Two Reasons You Shouldn't Use MongoDB

14 September 2010

ADDENDUM
As a couple of people have pointed out, the title of this post is pretty flamey. A bit more flamey than I really intended it to be. The underlying message of this post is that, as a developer, you should be aware of the idiosyncrasies of your potential data store, so that you can adequately make a decision to use one that fits your problem space. Don’t let the title derail that message.

1. Your application is awkwardly write heavy

In Mongo, a single mongod process can only process one write at a time, and issues a server level read/write lock while it’s doing so. Yup, that’s right, when a write is in process, nothing else can happen.

Since Mongo has some wicked fast writes, this normally isn’t a problem. However, if a write hangs, if your application has large batch inserts, or if you’re inserting a lot of really large documents, this could quickly become an issue. Ideally, this will eventually become more granular, down to the collection level for instance*.

Thankfully, until that happens, there are a couple of other ways to mitigate this. The first, and probably easiest option, is to setup a Replica Set and perform all reads on the slave(s). However, this doesn’t stop writes from queueing up. The second option is to setup a sharded environment. This option allows writes to be split up and sent to their respective shards.

2. You don’t understand how Mongo handles durability

Mongo is fast, very fast. However, it achieves those speeds by doing things that are pretty out of the ordinary. These things can potentially be catastrophic if you don’t understand what’s going on.

Any developer looking to use Mongo needs to take a look at its current** stance on single server durability. To sum it up, it’s not. Instead, developers should be using Replica Sets and sharding to achieve durability. These are things you should be looking at regardless of your data store, but it becomes all that more important to have a proper cluster when you’re working with Mongo.

Another key thing to look at is the insertion path. By default, Mongo does not wait for a response when issuing a write. There is no guarantee that the write successfully updated the memory mapped file, that it was fsynced to datafiles, or that it was replicated across the cluster. Luckily, there are a couple of commands available to alleviate this.

All of the drivers implement the getLastError command, commonly known as safe mode. Safe mode will wait for a return code from the database, ensuring that the write was successful. Safe mode also has options for ensuring fsnyc and replication.

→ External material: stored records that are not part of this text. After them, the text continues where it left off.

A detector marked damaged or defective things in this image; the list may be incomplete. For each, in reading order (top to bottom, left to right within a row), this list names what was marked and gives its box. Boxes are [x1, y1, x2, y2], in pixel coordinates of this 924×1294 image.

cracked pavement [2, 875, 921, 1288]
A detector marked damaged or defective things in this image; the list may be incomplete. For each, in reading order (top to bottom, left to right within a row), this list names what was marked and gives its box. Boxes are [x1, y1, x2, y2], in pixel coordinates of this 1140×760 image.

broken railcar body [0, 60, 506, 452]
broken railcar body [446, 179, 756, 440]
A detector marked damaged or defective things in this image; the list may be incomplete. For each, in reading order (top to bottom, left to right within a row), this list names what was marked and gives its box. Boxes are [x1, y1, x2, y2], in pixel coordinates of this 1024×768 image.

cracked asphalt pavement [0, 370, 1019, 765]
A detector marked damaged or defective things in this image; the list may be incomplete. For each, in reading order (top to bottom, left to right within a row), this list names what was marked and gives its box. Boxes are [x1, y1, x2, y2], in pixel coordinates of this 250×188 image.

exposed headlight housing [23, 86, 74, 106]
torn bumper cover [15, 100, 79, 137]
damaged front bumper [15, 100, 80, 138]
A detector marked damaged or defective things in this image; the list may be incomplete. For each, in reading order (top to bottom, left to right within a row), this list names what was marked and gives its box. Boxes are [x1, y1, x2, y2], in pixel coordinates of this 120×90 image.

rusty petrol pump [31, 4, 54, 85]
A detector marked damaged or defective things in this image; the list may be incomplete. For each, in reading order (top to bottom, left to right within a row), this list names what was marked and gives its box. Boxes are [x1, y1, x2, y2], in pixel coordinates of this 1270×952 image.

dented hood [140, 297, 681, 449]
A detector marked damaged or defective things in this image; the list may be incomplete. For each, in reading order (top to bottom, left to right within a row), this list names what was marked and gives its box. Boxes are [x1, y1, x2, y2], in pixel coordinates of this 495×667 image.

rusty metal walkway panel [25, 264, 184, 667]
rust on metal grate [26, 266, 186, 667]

There is also a general fsync command that can be used to flush everything to datafiles. While this can be configured at the server level, by default, it is executed every 60 seconds, or when the kernel forces it, whichever comes first.

In the end, your problem space will dictate whether the cost of performance is acceptable in favor of better durability.

* Apparently this is being addressed in 1.8 or 2.0
** True single server durability will be added in 1.8

Full Disclosure:
I love mongo. So much so, that I’m using it in my latest venture, gathers.us, and am giving several presentations on it, one of them being at Mongo Chicago.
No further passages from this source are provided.